Instructions
1. Name every distinct polishing or finishing pad mentioned in the Nissan R35 GTR detailing write-up.
2. Repeat word for word the part of the Nissan R35 GTR detailing write-up that opens with the words containing "Absolutely no problem" and closes with "enough to do so.".

# Nissan R35 GTR (last colour in the set)- Gleammachine.



## Gleammachine (Sep 8, 2007)

Well finally completed the set colourwise on the R35 GTR, red had been eluding me for some time and finally got the opportunity this week.
Booked in for a 2 day minor correction, the owner having looked after the car well, but fully understood the paint is very soft and some swirling had been inflicted robbing the true depth and clarity of the finish.

Not an epic write-up as the weather on day 1 was scorching at 30 degrees and barely any shade from 11.00am onwards.

Alloys, arches and calipers cleaned using various brushes and a citrus based cleanser.

*Before-*










*After-*










Pre-rinsed followed by 2 applications of APC through the foam lance.










*De-contaminated using Tardis, followed by claying with Sonus green.

Vunerable trim taped up, then an area on the bonnet tested to gauge what polish and pad was required, starting with a Gloss-it finishing pad (blue) and #205, whilst this increased the gloss it did little in removing the swirls.




























Raising the cut to #203s on a Gloss-it Polishing pad (green) the results were far my appealing after 2 sets of passes, but unfortunately leaving some holograms behind (testament to how soft the paint actually is).



















The general level of defects all over.










Some examples below prior to refinement.

*Before-*










*After-*










*Before-*










*After-*










*Before-*










*After-*










You can just make out the holograms from the defect removal stage.










End of day 1.

*Day 2.*

* Paintwork refined using #205 on a Gloss-it finishing pad 1000-1500rpm.
* An IPA wipedown to remove polishing oils.
* Blackfire Wet Diamond sealant applied via the DA on a Festool extra soft finishing pad, left to cure for an hour whilst the other details were taken care of.
*** Alloys & calipers polished/sealed using Werkstat Acrylic Strong.
*** Tyres, Plastic and rubber trim dressed using Swissvax Pneu.
*** Glass cleaned throughout with 3M foam glass cleaner.
*** Rubber seals treated using Swissvax Seal Feed.
*** Chrome trim polished with Meguiars Metal paste & plenty of elbow grease.
*** Carbon undertray polished/sealed using Acrylic Prime.
*** Sealant removed, followed by a final buff some time later using Britemax final shine.

*Results.*






















































































































































A few hours later I received this e-mail from the client, comments like this make all the hard work justified.

*Hi Rob,

What can I say:.... Top man.... Top Job and definitely top of your game.

Absolutely no problem of recommending you and your services to anybody wanting their vehicle taking care of at the very highest level.

The car looks awesome and I'm looking forward to getting back out in it as soon as I am fit enough to do so.

A Red GTR is the best colour GTR... more so when its been detailed by Gleammachine.

Rows
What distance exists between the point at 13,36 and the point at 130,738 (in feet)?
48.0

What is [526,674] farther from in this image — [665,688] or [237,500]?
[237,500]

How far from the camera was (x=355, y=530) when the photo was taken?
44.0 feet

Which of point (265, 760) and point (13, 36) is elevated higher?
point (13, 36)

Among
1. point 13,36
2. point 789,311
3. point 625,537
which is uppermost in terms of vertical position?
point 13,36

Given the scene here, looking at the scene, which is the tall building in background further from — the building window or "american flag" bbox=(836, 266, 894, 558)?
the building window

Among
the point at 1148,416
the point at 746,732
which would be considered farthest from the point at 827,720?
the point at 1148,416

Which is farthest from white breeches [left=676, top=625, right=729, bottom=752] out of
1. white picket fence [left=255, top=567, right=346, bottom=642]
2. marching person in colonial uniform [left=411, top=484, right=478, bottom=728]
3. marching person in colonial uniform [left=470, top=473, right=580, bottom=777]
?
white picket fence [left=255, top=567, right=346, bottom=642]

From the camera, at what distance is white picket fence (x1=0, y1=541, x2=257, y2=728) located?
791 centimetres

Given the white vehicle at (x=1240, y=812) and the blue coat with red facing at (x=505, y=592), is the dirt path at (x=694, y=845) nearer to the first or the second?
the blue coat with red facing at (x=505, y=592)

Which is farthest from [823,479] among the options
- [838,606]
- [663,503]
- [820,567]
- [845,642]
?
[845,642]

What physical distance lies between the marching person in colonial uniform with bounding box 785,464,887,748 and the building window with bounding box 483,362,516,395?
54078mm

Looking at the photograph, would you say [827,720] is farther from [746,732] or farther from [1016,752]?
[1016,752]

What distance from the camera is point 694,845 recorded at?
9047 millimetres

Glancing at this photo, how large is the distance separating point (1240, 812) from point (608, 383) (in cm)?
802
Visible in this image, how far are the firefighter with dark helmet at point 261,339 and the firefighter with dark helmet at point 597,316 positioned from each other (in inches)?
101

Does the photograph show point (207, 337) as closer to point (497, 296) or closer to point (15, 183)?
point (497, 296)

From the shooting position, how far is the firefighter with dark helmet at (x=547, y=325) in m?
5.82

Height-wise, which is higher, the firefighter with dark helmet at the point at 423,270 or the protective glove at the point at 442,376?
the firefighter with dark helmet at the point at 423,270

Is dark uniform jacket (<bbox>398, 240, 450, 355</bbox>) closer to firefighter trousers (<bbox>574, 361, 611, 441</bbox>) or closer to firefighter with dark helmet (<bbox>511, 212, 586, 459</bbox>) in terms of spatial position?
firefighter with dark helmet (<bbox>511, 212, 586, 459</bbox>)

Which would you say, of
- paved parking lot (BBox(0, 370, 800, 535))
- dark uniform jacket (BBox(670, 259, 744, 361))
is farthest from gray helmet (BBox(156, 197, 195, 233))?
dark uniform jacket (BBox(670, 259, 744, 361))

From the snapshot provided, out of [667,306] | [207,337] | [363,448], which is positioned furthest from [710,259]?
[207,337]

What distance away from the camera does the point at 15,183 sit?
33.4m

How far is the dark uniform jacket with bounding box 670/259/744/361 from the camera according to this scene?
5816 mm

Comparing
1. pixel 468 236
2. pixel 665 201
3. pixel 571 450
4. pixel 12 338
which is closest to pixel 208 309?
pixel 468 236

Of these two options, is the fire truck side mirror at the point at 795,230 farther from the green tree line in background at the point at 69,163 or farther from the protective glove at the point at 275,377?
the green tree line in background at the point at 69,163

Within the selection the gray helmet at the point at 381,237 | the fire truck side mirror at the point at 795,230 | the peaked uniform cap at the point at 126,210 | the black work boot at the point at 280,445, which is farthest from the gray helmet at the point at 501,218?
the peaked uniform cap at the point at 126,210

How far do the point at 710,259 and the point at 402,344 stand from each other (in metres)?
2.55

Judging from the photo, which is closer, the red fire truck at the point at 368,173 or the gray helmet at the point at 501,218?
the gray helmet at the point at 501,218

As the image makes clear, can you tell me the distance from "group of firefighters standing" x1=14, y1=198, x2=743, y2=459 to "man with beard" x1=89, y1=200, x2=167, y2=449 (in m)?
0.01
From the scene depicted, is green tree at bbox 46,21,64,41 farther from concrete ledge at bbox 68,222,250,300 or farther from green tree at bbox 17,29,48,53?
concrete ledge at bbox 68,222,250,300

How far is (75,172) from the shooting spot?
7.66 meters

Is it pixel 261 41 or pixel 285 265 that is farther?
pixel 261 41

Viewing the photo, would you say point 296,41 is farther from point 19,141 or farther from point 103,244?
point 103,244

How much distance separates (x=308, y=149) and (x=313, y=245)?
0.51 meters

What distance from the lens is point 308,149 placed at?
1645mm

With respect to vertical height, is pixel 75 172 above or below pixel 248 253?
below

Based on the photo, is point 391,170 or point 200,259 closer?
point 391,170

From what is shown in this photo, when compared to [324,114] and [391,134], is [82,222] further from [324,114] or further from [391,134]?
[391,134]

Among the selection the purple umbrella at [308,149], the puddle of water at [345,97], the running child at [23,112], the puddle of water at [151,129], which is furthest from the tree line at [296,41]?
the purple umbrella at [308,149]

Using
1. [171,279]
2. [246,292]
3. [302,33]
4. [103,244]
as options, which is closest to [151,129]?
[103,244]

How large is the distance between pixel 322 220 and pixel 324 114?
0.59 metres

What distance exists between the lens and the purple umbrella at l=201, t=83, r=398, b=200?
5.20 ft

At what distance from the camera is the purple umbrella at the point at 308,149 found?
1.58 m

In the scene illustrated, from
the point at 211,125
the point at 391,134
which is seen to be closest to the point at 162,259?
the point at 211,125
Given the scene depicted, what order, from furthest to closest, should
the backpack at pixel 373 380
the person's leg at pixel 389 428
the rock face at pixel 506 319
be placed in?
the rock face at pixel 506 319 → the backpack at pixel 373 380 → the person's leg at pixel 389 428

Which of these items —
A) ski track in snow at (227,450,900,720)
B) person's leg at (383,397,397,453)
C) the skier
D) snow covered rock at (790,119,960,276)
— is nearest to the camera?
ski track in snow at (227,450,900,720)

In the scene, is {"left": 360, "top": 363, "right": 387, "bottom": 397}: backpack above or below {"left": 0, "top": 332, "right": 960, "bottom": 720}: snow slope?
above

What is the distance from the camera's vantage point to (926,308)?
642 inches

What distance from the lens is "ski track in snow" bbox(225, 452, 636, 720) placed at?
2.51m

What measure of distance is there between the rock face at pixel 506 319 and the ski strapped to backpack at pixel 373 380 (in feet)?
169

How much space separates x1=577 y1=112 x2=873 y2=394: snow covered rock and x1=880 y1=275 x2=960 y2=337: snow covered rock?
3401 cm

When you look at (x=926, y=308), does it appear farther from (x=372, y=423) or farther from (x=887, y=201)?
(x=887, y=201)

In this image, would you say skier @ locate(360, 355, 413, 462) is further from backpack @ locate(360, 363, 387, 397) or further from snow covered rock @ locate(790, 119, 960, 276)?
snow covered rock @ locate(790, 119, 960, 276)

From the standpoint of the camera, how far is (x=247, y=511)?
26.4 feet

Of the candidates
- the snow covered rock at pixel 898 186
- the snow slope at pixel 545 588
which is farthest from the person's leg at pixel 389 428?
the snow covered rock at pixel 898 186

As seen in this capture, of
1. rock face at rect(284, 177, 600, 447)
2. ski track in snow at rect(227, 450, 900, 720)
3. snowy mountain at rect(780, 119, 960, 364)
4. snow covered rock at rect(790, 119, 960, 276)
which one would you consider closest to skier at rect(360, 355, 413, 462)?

Solution list
1.
- Gloss-it finishing pad (blue)
- Gloss-it Polishing pad (green)
- Festool extra soft finishing pad

2.
Absolutely no problem of recommending you and your services to anybody wanting their vehicle taking care of at the very highest level.

The car looks awesome and I'm looking forward to getting back out in it as soon as I am fit enough to do so.